» **Exercise directions**: In the Kashmir news report below, copy the passage from "SRINAGAR - Police" up to and including "media outlets said.", using "shutdown" in place of "blackout".

» **Text to read**:
===============
SRINAGAR - Police seized tens of thousands of newspapers in Indian-held Kashmir early Saturday and detained printing press workers, ramping up an information blackout after a week of unrest left 39 dead, officials and media outlets said.

Teams of officers swooped on major newspaper offices in the restive region overnight, seizing printing plates in an attempt to curb news of fatal clashes from spreading as a curfew was extended into its eighth day.

With internet and mobile networks already suspended, authorities halted cable television, fearing news of protesters' deaths could fuel further protests after the restive region's worst violence in years.

"Police on Saturday night raided the printing press and seized the printed copies of Kashmir Reader," the English language daily said on its website, adding that eight of its workers had been arrested. Newspaper copies that had reached some distributors in the main city of Srinagar were also taken by police, said Irfan, a local who gave only one name.
===============
» **Given information**:
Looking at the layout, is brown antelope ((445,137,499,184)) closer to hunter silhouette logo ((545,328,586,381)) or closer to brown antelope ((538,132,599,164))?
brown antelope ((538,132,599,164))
===============
» **Exercise result**:
SRINAGAR - Police seized tens of thousands of newspapers in Indian-held Kashmir early Saturday and detained printing press workers, ramping up an information shutdown after a week of unrest left 39 dead, officials and media outlets said.